I have an application that uses this data model:
objects: {
0: { name: 'foo', items: [...] },
1: { name: 'bar', items: [...] },
...
999: { name: 'z', items: [...] }
}
At first I didn't think it could grow fast and now some documents have hundreds of entries and I'm forced to switch my account to Blaze plan.
I'm trying to see if there is a better approach to this model. Currently I'm using this kind of logic to modify some entries "without modifying the whole structure":
await setDoc(
doc(getFirestore(), `/user/${user.uid}`),
{
objects[id]: {
items: arrayUnion(...) // or arrayRemove
}
},
{ merge: true }
)
// Or when I want to remove an object
await setDoc(
doc(getFirestore(), `/user/${user.uid}`),
{
objects[id]: deleteField()
},
{ merge: true }
)
// Etc...
Let say objects
is huge (thousands of entries), is arrayUnion
(or arrayRemove
) elaborated enough to avoid updating the whole field. My understanding of Google Cloud back-end is very limited and by "updating the whole field" I mean does the data internal reference gets rewritten (similar to this.objects = {...}
in JS) and will it have any implications on the billing or will it be the same no matter the number of properties in objects
?
If the answer is yes, could switching this structure to a document per object architecture potentially reduce the billing when the number of entries grows?
Thanks for your help
Firestore bills on document reads, document writes, outgoing bandwidth, and storage used. For more on this, see the documentation on understanding Cloud Firestore billing, and this pricing example.

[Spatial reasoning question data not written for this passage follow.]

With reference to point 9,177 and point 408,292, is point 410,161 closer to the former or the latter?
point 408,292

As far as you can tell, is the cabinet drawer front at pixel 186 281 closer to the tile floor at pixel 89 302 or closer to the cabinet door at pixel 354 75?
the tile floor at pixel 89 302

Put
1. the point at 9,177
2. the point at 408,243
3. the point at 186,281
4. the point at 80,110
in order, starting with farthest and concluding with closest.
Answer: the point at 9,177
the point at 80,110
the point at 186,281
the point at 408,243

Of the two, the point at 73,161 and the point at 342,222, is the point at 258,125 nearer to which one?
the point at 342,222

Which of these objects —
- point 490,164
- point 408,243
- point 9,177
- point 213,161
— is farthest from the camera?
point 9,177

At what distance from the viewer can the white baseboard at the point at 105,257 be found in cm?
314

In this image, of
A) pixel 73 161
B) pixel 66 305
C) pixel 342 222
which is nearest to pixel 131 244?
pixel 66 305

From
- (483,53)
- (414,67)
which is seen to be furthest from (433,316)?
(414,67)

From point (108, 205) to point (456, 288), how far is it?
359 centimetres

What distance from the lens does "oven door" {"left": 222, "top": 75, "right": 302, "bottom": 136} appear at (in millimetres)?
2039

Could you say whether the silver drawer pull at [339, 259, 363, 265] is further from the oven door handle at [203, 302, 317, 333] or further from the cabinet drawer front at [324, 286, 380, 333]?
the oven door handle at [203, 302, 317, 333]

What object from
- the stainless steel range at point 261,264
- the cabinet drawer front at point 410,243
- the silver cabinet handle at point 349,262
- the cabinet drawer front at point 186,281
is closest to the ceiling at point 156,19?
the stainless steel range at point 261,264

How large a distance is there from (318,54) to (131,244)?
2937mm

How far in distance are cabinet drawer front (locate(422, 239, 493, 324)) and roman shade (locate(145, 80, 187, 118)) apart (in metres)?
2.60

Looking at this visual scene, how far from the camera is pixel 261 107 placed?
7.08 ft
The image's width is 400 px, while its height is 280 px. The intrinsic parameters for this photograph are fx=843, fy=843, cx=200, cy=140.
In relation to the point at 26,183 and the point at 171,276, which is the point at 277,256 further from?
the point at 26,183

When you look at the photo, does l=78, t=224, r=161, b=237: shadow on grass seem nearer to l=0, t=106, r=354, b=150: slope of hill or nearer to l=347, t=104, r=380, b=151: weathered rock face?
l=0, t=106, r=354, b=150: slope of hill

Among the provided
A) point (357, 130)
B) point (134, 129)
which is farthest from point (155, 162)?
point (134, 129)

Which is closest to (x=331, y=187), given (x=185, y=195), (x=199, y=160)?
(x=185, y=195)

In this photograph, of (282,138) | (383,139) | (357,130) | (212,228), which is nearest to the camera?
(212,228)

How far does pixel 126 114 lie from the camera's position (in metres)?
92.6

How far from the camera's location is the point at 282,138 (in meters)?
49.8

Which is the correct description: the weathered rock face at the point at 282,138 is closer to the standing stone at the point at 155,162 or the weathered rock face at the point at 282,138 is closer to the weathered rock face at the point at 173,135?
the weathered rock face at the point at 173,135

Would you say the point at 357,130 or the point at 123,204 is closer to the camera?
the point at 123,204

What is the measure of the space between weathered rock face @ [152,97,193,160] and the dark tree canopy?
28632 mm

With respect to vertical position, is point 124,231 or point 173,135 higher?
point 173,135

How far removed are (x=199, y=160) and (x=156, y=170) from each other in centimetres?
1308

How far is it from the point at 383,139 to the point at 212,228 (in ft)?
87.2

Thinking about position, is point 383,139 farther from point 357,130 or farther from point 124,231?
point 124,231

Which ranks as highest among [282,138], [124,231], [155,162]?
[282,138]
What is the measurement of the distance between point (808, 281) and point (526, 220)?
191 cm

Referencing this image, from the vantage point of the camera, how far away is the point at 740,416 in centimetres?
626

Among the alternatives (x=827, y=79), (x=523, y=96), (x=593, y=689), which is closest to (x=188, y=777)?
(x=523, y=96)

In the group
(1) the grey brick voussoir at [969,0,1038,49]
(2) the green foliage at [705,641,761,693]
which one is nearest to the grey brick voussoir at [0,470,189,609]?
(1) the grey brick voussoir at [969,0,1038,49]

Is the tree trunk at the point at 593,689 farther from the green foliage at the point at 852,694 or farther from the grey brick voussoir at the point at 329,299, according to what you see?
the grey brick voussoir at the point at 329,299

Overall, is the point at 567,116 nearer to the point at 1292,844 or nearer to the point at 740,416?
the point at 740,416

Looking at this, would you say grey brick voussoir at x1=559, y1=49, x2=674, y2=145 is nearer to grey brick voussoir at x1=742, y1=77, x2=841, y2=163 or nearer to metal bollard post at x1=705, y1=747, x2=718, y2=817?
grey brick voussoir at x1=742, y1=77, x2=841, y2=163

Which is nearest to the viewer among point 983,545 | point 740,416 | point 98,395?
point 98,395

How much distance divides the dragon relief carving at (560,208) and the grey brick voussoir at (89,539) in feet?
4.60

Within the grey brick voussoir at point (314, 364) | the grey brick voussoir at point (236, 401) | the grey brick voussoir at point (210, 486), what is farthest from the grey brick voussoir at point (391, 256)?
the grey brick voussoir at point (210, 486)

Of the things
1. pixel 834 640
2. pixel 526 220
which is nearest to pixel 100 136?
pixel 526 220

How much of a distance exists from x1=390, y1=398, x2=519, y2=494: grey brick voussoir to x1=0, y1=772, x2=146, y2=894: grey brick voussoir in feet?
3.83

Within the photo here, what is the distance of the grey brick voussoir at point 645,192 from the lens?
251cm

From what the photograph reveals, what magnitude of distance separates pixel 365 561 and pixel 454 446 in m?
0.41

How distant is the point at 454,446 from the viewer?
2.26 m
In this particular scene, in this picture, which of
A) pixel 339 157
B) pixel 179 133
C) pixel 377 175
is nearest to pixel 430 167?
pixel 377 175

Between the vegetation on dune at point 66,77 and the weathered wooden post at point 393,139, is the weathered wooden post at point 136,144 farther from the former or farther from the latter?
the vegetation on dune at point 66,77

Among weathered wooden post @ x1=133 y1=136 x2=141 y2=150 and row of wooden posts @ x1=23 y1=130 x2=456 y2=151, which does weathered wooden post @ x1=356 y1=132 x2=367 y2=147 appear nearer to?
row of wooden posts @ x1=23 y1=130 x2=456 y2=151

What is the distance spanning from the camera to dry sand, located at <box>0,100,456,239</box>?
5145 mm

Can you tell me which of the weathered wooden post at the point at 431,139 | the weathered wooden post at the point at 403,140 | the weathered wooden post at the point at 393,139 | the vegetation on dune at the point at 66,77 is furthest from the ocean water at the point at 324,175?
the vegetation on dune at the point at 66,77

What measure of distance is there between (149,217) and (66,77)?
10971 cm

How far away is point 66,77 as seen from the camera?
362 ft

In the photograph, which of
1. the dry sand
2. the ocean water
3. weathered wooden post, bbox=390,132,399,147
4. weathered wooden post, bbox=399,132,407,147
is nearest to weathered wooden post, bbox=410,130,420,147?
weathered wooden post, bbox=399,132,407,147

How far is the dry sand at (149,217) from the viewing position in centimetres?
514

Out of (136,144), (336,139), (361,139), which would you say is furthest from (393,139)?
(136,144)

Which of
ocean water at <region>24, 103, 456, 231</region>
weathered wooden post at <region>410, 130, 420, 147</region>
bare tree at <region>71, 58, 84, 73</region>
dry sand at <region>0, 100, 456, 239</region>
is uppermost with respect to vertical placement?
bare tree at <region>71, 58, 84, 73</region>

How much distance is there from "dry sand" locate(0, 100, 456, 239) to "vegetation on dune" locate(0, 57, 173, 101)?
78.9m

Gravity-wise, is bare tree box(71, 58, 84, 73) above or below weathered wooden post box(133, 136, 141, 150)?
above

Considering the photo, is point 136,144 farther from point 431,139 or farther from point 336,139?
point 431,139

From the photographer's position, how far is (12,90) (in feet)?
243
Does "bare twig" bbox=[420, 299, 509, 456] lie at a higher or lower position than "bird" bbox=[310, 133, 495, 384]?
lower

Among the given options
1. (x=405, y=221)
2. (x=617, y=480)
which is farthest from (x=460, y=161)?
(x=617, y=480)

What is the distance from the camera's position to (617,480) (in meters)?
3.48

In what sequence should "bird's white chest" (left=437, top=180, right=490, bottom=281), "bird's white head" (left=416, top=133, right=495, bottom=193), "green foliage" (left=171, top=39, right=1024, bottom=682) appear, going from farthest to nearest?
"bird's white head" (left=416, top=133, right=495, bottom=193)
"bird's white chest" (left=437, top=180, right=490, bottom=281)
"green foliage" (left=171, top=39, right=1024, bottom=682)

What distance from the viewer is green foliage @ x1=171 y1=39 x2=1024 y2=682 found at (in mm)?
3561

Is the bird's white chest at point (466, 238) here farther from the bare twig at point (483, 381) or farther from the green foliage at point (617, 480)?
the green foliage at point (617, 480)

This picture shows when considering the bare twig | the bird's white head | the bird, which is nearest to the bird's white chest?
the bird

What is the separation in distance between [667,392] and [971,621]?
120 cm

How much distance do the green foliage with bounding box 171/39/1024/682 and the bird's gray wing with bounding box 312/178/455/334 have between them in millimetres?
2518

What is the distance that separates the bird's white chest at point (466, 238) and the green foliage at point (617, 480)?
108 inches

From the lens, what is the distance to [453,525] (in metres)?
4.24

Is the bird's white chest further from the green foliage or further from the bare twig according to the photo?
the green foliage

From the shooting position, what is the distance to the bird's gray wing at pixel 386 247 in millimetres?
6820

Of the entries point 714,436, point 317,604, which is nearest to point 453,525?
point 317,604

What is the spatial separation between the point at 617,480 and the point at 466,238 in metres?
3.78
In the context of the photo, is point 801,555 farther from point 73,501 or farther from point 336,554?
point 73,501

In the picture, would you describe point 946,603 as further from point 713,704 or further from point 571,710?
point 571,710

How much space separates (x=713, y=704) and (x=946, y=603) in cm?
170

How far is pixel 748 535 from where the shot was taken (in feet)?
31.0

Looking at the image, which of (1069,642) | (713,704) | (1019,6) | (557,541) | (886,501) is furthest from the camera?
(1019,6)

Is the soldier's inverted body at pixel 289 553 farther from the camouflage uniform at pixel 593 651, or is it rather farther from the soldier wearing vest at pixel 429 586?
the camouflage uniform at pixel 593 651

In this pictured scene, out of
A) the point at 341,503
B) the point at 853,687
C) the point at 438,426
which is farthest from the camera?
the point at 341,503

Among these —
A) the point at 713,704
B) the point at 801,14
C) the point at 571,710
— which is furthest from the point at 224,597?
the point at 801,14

There is no charge on the incoming bandwidth, so the size of a write operation has no impact on the cost of that operation. Of course the size of the resulting documents does contribute to your storage cost.
The common alternative to consider is if it wouldn't be better to store each of these objects in a document of their own. If price is your differentiating factor, keep the price calculator handy to determine the impact of such a change.